Normalizer adjusts count data for library size using median-of-ratios method. Dispersion estimator models gene variance with negative binomial shrinkage. Wald tester identifies differentially expressed genes with multiple testing correction. Result plotter generates volcano and MA plots for interpretation.

How to Use It?

Basic Usage

import pandas as pd
from pydeseq2.dds import (
  DeseqDataSet)
from pydeseq2.ds import (
  DeseqStats)

counts = pd.read_csv(
  'counts.csv',
  index_col=0)
metadata = pd.DataFrame({
  'condition': [
    'control'] * 3 +
    ['treated'] * 3},
  index=counts.columns)

dds = DeseqDataSet(
  counts=counts.T,
  metadata=metadata,
  design_factors=
    'condition')

dds.deseq2()

stat = DeseqStats(
  dds,
  contrast=[
    'condition',
    'treated',
    'control'])
stat.summary()

results = (
  stat.results_df)
sig = results[
  (results['padj']
   < 0.05) &
  (results['log2FoldChange']
   .abs() > 1)]
print(
  f'Significant: '
  f'{len(sig)} genes')

Real-World Examples

import pandas as pd
from pydeseq2.dds import (
  DeseqDataSet)
from pydeseq2.ds import (
  DeseqStats)

class DEAnalysis:
  def __init__(
    self,
    counts: pd.DataFrame,
    metadata:
      pd.DataFrame,
    factor: str
  ):
    self.dds = (
      DeseqDataSet(
        counts=counts,
        metadata=
          metadata,
        design_factors=
          factor))
    self.factor = factor
    self.dds.deseq2()

  def contrast(
    self,
    test: str,
    ref: str,
    padj: float = 0.05,
    lfc: float = 1.0
  ) -> pd.DataFrame:
    stat = DeseqStats(
      self.dds,
      contrast=[
        self.factor,
        test, ref])
    stat.summary()
    df = stat.results_df
    sig = df[
      (df['padj']
       < padj) &
      (df[
        'log2FoldChange']
       .abs() > lfc)]
    return sig

Advanced Tips

Pre-filter genes with very low counts across all samples before running the analysis to reduce multiple testing burden and speed up computation. Use log fold change shrinkage for ranking genes when the goal is to identify the most biologically meaningful changes rather than just statistically significant ones. Compare results with different contrast specifications to verify that the reference level does not affect biological conclusions.

When to Use It?

Use Cases

Identify genes differentially expressed between drug-treated and control samples in an RNA-seq experiment. Compare expression across multiple conditions by running pairwise contrasts from a single fitted model. Build a Python pipeline that combines count quantification with differential expression analysis.

Related Topics

PyDESeq2, RNA-seq, differential expression, bioinformatics, gene expression, statistical testing, and transcriptomics.

Important Notes

Requirements

PyDESeq2 Python package with pandas and NumPy dependencies. Gene count matrix with samples as columns and genes as rows. Sample metadata table linking sample names to experimental conditions.

Usage Recommendations

Do: filter out genes with fewer than 10 total counts across samples before analysis. Use the Benjamini-Hochberg adjusted p-values for significance thresholds to control the false discovery rate. Inspect dispersion plots to verify that the shrinkage estimation converged properly.

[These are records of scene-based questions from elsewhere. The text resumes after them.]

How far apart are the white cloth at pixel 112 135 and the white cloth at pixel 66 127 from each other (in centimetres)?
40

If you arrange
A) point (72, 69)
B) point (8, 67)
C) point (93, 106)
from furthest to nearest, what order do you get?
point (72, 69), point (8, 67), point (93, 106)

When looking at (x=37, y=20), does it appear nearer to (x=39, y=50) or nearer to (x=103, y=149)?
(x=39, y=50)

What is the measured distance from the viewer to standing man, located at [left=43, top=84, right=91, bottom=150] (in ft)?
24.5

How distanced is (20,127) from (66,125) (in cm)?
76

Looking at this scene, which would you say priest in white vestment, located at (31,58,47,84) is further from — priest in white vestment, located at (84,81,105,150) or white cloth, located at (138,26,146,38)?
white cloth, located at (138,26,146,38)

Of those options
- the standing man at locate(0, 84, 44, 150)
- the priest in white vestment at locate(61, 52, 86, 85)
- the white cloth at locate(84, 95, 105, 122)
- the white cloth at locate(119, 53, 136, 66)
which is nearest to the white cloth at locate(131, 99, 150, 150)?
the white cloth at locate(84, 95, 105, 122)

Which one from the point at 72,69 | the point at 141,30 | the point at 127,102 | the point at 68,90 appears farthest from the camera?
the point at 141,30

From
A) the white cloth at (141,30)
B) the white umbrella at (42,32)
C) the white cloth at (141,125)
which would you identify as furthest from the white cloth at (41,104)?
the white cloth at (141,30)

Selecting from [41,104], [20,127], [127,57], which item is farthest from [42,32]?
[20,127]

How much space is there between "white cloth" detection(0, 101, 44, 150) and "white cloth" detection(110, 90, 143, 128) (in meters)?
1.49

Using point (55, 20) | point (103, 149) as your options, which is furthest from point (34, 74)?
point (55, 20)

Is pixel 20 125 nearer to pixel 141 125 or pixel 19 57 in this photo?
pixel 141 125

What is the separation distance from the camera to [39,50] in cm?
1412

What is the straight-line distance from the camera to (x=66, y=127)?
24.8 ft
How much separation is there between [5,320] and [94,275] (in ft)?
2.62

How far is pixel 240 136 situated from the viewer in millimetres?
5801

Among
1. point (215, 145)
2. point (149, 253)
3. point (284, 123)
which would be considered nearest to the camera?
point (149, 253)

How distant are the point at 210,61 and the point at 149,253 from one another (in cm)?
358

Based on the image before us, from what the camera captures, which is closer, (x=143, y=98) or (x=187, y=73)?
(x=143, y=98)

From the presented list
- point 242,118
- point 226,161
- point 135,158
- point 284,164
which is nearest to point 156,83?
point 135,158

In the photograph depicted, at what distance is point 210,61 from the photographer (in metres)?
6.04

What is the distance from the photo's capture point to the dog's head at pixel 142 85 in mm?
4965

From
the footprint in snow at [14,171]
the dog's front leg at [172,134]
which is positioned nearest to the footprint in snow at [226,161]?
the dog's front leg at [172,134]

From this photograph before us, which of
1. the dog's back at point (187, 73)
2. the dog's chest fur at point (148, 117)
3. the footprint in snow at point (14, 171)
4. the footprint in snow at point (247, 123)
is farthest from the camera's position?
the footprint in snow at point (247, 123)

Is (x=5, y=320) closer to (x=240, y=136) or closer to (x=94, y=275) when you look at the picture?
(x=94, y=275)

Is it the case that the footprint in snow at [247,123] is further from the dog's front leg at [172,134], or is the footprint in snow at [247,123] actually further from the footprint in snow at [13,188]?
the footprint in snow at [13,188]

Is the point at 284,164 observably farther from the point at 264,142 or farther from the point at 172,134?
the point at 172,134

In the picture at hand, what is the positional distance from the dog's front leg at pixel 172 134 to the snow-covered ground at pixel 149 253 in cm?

Don't: apply differential expression analysis to normalized values since PyDESeq2 expects raw integer counts as input. Use fold change alone without statistical testing since highly variable low-count genes produce large fold changes by chance. Compare results directly between separate PyDESeq2 runs with different sample sets.

Limitations

PyDESeq2 is designed for bulk RNA-seq and does not support single-cell count data analysis. The negative binomial model assumes biological replicates which limits analysis of unreplicated designs. Large datasets with many samples increase computation time for dispersion estimation.